**Brief:**
Please tally the lines of the entries below that contain the string "fill", and reply with only that number.

(Segmentation data)
::::::::::

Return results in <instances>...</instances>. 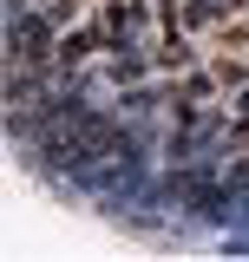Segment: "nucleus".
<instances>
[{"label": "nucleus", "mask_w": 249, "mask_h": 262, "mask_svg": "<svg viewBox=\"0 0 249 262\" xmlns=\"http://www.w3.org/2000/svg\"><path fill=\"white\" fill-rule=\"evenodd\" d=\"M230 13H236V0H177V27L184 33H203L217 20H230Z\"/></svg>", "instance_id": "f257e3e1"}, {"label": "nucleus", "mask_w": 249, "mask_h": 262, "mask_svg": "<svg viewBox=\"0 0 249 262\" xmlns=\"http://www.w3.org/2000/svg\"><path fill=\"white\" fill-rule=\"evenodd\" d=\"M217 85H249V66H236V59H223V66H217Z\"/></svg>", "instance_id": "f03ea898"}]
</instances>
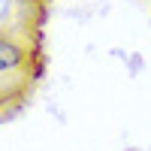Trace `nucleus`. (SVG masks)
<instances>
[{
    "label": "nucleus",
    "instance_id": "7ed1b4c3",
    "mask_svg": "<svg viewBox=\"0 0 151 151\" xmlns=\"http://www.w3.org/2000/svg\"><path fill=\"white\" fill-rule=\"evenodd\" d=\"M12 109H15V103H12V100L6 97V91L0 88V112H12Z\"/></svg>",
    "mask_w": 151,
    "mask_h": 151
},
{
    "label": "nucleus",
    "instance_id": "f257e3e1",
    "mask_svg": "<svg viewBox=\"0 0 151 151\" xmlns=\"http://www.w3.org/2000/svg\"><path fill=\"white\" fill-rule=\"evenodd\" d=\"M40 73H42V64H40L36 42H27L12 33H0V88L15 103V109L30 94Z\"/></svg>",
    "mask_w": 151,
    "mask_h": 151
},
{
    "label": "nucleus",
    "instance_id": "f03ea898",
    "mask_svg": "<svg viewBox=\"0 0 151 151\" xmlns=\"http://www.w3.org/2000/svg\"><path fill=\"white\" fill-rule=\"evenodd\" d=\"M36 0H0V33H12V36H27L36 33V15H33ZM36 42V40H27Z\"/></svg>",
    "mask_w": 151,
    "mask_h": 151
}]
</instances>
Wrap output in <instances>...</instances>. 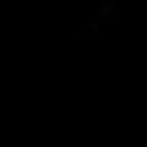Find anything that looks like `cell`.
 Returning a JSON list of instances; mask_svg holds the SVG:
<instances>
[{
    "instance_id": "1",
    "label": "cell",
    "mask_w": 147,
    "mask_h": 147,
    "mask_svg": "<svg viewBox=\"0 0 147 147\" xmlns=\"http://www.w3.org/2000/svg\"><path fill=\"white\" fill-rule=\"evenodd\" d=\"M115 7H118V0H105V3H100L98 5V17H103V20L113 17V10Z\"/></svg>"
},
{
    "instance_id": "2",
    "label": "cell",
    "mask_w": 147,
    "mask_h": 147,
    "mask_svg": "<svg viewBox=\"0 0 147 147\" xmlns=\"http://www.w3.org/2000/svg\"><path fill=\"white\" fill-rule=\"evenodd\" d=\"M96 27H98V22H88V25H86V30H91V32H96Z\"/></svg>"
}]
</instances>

::::::::::

**Output for this task:**
6